Preface
Bar charts are used to display values associated with categorical data. The plt.bar function, however, takes a list of positions and values, the labels for x are then provided by plt.xticks():
- import matplotlib.pyplot as plt
- %matplotlib inline
- plt.style.use('ggplot')
- x = ['Nuclear', 'Hydro', 'Gas', 'Oil', 'Coal', 'Biofuel']
- energy = [5, 6, 15, 22, 24, 8]
- x_pos = [i for i, _ in enumerate(x)]
- plt.bar(x_pos, energy, color='green')
- plt.xlabel("Energy Source")
- plt.ylabel("Energy Output (GJ)")
- plt.title("Energy output from various fuel sources")
- plt.xticks(x_pos, x)
- plt.show()
Error bars
We can extend the above with error bars as follows:
- x = ['Nuclear', 'Hydro', 'Gas', 'Oil', 'Coal', 'Biofuel']
- energy = [5, 6, 15, 22, 24, 8]
- variance = [1, 2, 7, 4, 2, 3]
- x_pos = [i for i, _ in enumerate(x)]
- plt.bar(x_pos, energy, color='green', yerr=variance)
- plt.xlabel("Energy Source")
- plt.ylabel("Energy Output (GJ)")
- plt.title("Energy output from various fuel sources")
- plt.xticks(x_pos, x)
- plt.show()
Horizontal Bar Chart
We can show the exact same chart horizontally using plt.barh():
- x = ['Nuclear', 'Hydro', 'Gas', 'Oil', 'Coal', 'Biofuel']
- energy = [5, 6, 15, 22, 24, 8]
- variance = [1, 2, 7, 4, 2, 3]
- x_pos = [i for i, _ in enumerate(x)]
- plt.barh(x_pos, energy, color='green', xerr=variance)

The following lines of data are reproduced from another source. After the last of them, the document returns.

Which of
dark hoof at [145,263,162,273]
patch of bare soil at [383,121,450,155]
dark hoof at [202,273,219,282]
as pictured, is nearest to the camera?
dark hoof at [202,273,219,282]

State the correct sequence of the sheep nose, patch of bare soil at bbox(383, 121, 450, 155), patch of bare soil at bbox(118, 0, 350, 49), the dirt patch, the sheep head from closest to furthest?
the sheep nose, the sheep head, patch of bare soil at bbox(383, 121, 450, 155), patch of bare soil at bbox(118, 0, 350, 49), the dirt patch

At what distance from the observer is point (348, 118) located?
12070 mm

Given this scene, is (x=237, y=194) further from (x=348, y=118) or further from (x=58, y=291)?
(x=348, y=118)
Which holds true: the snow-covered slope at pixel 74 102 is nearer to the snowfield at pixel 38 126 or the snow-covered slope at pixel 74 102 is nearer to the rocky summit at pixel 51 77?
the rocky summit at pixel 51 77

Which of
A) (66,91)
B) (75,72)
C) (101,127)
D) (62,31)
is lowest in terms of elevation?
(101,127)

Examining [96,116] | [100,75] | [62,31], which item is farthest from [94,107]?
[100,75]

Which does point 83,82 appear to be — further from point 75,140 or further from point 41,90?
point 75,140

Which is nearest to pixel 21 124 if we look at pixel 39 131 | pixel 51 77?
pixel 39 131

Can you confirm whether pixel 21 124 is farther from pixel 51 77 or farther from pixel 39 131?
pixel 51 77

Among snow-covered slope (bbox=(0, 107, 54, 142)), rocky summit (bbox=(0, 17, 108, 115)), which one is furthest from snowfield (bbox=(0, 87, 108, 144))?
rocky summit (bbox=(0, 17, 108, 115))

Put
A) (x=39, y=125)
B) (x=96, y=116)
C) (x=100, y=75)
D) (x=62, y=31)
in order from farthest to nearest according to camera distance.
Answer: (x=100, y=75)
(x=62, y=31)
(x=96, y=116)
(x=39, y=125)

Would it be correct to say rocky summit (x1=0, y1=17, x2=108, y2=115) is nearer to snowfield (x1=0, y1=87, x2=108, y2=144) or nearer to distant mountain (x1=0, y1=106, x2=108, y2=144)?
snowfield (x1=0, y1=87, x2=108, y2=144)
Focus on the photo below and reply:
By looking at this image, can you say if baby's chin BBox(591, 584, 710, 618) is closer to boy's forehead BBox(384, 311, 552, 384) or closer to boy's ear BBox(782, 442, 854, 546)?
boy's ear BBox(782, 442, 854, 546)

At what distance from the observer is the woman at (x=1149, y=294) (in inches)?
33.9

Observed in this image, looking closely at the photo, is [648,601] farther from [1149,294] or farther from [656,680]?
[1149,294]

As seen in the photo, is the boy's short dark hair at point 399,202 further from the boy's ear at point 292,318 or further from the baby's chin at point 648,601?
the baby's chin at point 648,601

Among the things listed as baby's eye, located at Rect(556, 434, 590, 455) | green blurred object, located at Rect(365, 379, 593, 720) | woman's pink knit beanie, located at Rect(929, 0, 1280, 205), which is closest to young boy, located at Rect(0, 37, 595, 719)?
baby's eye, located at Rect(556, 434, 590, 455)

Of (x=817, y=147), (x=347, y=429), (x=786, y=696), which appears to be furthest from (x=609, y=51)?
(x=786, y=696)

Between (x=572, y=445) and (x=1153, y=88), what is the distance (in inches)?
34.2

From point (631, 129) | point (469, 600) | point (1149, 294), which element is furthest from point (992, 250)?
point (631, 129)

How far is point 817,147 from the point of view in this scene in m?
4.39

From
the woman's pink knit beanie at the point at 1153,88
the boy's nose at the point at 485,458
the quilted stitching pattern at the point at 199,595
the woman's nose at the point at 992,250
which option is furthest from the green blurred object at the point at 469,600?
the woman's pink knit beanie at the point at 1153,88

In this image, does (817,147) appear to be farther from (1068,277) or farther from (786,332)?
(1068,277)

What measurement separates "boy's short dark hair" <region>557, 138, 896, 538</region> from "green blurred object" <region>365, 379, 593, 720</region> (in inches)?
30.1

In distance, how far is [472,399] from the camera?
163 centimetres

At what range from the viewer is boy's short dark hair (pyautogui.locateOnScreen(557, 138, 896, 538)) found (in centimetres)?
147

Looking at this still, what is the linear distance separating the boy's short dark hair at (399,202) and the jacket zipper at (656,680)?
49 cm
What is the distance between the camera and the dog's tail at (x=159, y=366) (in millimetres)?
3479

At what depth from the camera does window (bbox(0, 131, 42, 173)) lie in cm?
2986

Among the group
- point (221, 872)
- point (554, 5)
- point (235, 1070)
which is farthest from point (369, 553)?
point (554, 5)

- plt.ylabel("Energy Source")
- plt.xlabel("Energy Output (GJ)")
- plt.title("Energy output from various fuel sources")
- plt.yticks(x_pos, x)
- plt.show()
Bar Chart with Multiple X’s
To include multiple X values on the same chart, we can reduce the width of the bars and then place the indices one bar’s width further from the y axis:
- import numpy as np
- N = 5
- men_means = (20, 35, 30, 35, 27)
- women_means = (25, 32, 34, 20, 25)
- ind = np.arange(N)
- width = 0.35
- plt.bar(ind, men_means, width, label='Men')
- plt.bar(ind + width, women_means, width,
- label='Women')
- plt.ylabel('Scores')
- plt.title('Scores by group and gender')
- plt.xticks(ind + width / 2, ('G1', 'G2', 'G3', 'G4', 'G5'))
- plt.legend(loc='best')
- plt.show()
Stacked Bar Chart
With stacked bar charts we need to provide the parameter bottom, this informs matplotlib where the bar should start from, so we will add up the values below:
- countries = ['USA', 'GB', 'China', 'Russia', 'Germany']
- bronzes = np.array([38, 17, 26, 19, 15])
- silvers = np.array([37, 23, 18, 18, 10])
- golds = np.array([46, 27, 26, 19, 17])
- ind = [x for x, _ in enumerate(countries)]
- plt.bar(ind, golds, width=0.8, label='golds', color='gold', bottom=silvers+bronzes)
- plt.bar(ind, silvers, width=0.8, label='silvers', color='silver', bottom=bronzes)
- plt.bar(ind, bronzes, width=0.8, label='bronzes', color='#CD853F')
- plt.xticks(ind, countries)
- plt.ylabel("Medals")
- plt.xlabel("Countries")
- plt.legend(loc="upper right")
- plt.title("2012 Olympics Top Scorers")
- plt.show()
If we wanted to view the same bar charts but as a proportion of the total medals won by that country, we can do the following:
- total = bronzes + silvers + golds
- proportion_bronzes = np.true_divide(bronzes, total) * 100
- proportion_silvers = np.true_divide(silvers, total) * 100
- proportion_golds = np.true_divide(golds, total) * 100
- plt.bar(ind, proportion_golds, width=0.8, label='golds', color='gold', bottom=proportion_bronzes+proportion_silvers)
- plt.bar(ind, proportion_silvers, width=0.8, label='silvers', color='silver', bottom=proportion_bronzes)
- plt.bar(ind, proportion_bronzes, width=0.8, label='bronzes', color='#CD853F')
- plt.xticks(ind, countries)
- plt.ylabel("Medals")
- plt.xlabel("Countries")
- plt.title("2012 Olympics Top Scorers' Medals by Proportion")
- plt.ylim=1.0
- # rotate axis labels
- plt.setp(plt.gca().get_xticklabels(), rotation=45, horizontalalignment='right')
- plt.show()